▸ OBJET DE L'EXERCICE
D'après le passage extrait ci-dessous, répondre aux questions suivantes :
(a) Quel but est attribué à la tradition ésotérique ?
(b) Quel terme les Hindous emploient-ils plus justement que « système », et comment est-il traduit ?
(c) De quelles deux doctrines le Védanta fait-il la synthèse ?

▸ PASSAGE EXTRAIT
+--

Tel est l’enseignement « ésotérique » des sages de l’Inde. Il se transmet comme l’impulsion initiale donnée à une rangée de boules de billard : toutes, invisiblement, secrètement, reçoivent et transmettent le choc, mais seule se déplace celle qui a devant elle un espace libre. Je ne prétends pas que le seul but de cette tradition ésotérique fut une action révolutionnaire à longue échéance ; son but est la délivrance, et l’homme n’est pas esclave de la société seule ; il a aussi un corps, par exemple. Mais, pour quiconque a compris réellement le sens de la tradition secrète, son seul but immédiat, aujourd’hui, est la lutte révolutionnaire.
Ce ferment révolutionnaire dissimulé dans les Upanishads, livres rédigés par de petits groupes de disciples, pouvait jouer dans l’Inde le même rôle que la philosophie hégélienne en Occident. Il y aura un jour ou l’autre un Karl Marx hindou qui saura extraire l’essence de la méthode dialectique cachée dans cette littérature. Gandhi est venu un peu trop tôt pour pouvoir appliquer la théorie de l’identité des contraires enseignée par ses maîtres jaïnistes à la lutte des classes, trop récente dans son pays. Un autre homme fera cette œuvre nécessaire. Le Védanta pourra lui fournir un riche point de départ. [3] Ce système, - les Hindous disent plus justement darshana, « point de vue », ou « investigation », - la dernière des six grandes écoles qui se réclament de la tradition védique, fait la synthèse de deux doctrines : un matérialisme absolu, dialectique de l’évolution universelle, le Sankhya, et une méthode de développement individuel, sorte de mystique scientifique, le Yoga. Le Sankhya a certainement préparé nombre d’esprits hindous à une science dialectique de l’évolution sociale ; quant au Yoga, il contient un certain nombre de méthodes, dont l’efficacité a été prouvée par une expérience séculaire, qui pourraient utilement servir à une forte éducation révolutionnaire.

+--

▸ LISTING EXTRAIT

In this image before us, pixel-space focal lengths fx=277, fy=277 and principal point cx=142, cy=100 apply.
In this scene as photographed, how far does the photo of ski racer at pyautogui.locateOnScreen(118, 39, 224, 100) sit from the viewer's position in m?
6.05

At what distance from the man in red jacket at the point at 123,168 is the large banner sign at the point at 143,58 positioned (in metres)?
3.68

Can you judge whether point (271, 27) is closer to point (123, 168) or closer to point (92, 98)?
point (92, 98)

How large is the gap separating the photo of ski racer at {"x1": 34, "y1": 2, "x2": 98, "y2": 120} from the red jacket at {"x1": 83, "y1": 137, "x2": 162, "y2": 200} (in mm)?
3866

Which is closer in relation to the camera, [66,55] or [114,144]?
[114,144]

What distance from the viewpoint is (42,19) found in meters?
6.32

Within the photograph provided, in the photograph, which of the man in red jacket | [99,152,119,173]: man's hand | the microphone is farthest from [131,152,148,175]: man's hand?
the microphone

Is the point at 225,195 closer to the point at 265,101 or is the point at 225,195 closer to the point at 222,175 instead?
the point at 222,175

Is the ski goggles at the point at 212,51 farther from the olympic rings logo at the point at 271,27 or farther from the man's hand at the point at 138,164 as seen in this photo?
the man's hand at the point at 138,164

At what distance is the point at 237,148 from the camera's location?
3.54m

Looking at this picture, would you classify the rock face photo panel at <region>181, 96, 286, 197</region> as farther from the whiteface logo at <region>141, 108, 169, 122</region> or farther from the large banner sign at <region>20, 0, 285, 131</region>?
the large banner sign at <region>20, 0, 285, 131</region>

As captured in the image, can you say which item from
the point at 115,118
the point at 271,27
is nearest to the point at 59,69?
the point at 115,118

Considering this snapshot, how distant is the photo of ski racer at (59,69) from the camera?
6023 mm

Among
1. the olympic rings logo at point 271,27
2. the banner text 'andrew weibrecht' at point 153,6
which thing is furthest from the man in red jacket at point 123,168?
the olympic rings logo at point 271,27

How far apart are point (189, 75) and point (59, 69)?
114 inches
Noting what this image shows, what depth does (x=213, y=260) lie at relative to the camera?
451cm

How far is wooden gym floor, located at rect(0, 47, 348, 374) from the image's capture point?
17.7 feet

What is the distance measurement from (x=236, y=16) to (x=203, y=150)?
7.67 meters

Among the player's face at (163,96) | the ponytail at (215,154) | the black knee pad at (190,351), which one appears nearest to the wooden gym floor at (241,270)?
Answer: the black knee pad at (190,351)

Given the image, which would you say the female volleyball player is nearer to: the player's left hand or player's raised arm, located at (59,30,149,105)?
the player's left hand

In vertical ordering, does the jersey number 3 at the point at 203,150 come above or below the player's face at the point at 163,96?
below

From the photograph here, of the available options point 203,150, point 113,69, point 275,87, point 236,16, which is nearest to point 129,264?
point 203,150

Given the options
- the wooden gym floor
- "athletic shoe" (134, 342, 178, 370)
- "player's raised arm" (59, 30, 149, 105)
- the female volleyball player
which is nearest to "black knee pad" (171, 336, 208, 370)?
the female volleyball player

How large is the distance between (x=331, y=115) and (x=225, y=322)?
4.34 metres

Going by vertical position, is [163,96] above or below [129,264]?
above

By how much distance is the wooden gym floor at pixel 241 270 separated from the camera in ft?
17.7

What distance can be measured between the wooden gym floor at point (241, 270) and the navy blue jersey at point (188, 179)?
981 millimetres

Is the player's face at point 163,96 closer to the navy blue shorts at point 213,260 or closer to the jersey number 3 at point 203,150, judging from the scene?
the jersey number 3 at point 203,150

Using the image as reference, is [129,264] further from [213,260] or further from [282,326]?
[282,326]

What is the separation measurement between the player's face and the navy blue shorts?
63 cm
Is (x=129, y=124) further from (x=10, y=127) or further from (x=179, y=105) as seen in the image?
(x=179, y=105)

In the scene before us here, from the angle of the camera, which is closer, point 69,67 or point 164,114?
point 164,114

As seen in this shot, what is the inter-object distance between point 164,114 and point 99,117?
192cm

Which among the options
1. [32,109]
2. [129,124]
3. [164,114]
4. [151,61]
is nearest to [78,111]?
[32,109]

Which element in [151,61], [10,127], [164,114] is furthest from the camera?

+--

▸ SOLUTION RÉDIGÉE
(a) Son but est la délivrance.
(b) Ils disent darshana, traduit par « point de vue » ou « investigation ».
(c) Du Sankhya, matérialisme absolu et dialectique de l'évolution universelle, et du Yoga, méthode de développement individuel.